Reputation: 73
First off what I am trying to do is ask the user for a search term. The program then searches yahoo and prints out the link of the first result. Here's the code I have so far.
from urllib import urlopen
import re, time
from BeautifulSoup import BeautifulSoup
print "What Would You Like to Search For?"
user_input = raw_input('') #Gets Search Term from User
search = "http://search.yahoo.com/search;_ylt=A2KLtaJX_1BQfT4AwX2bvZx4?p=baker&toggle=1&cop=mss&ei=UTF-8&fr=yfp-t-701"
new_search = search.replace('baker', user_input)
content = urlopen( new_search ).read()
soupcontent = BeautifulSoup(content)
link1 = soupcontent.find(id="link-1")
print link1
Everything works fine. It takes the user input and searches Yahoo. The problem I'm having is lets say I searched for 'dog'
the program would then print something like this: "a id="link-1" class="yschttl spt" href="http://www.dog.com/" data-bk="5101.1>b>Dog/b> Supplies | b>Dog/b> Food, b>Dog/b> Beds, b>Dog/b> wbr>/wbr>Flea Control & More .../a>"
Which Is indeed the first Link on the page. However I would only like it to print out "http://www.dog.com/" Can anyone help me with this?
Thanks.
Upvotes: 1
Views: 787
Reputation: 11322
Try using a regular expression. See: http://docs.python.org/library/re.html.
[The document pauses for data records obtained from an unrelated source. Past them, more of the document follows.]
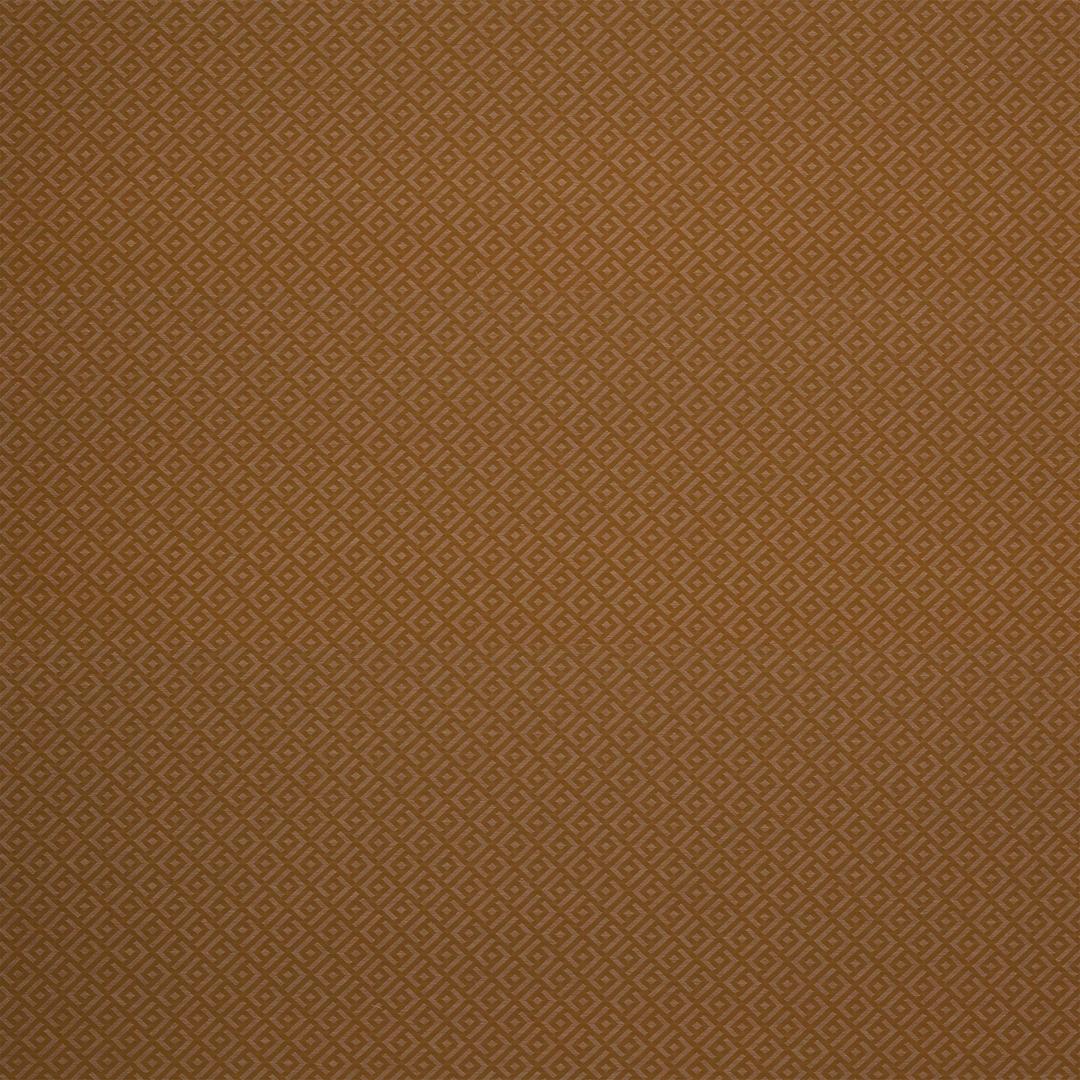 04987-06_camel-tissu-vogue-manuel-canovas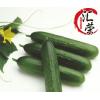 批发丹东东港新鲜无公害有机绿色荷兰水果黄瓜  荷兰小黄瓜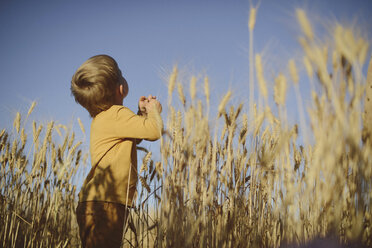 Low angle view of boy looking up while standing amidst wheat field - CAVF55921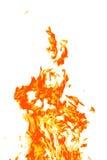 Fuego en blanco Fotos de archivo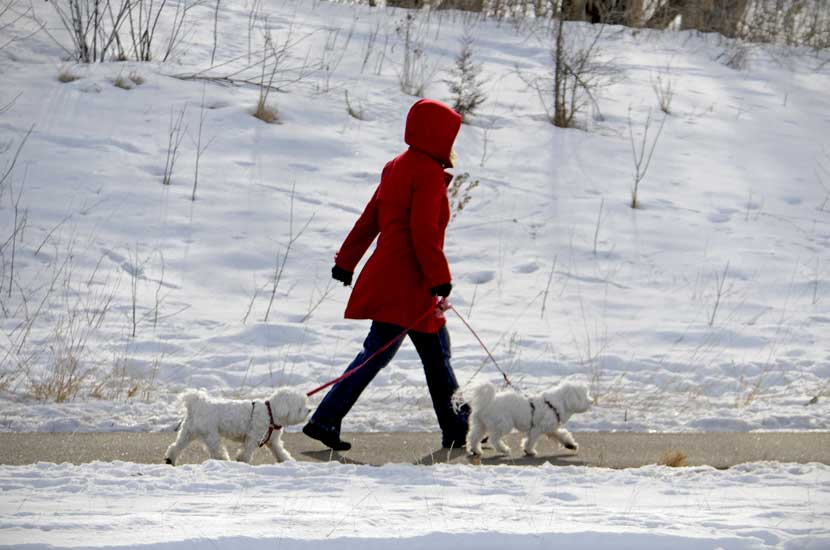a woman in a red coat walking two small white dogs on a paved trail.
match = re.search(r'href="(http://.*?)"', str(link1))
print match.group(1)
Upvotes: 1
Reputation: 353209
BeautifulSoup actually makes this very easy:
>>> from bs4 import BeautifulSoup
>>> from urllib2 import urlopen
>>>
>>> url = 'http://search.yahoo.com/search?p=dog'
>>> content = urlopen(url).read()
>>> soup = BeautifulSoup(content)
>>>
>>> soup.find(id="link-1")
<a class="yschttl spt" data-bk="5097.1" href="http://www.dog.com/" id="link-1"><b>Dog</b> Supplies | <b>Dog</b> Food, <b>Dog</b> Beds, <b>Dog</b> <wbr></wbr>Flea Control & More ...</a>
>>> soup.find(id="link-1").get("href")
'http://www.dog.com/'
With your request for UTF-8 you'll probably see
u'http://www.dog.com/'
instead, the Unicode version, which is fine too.
Standard warning: be sure to check that Yahoo!'s end-user license permits whatever you want to do, because many licenses rule out certain automated uses.
Upvotes: 1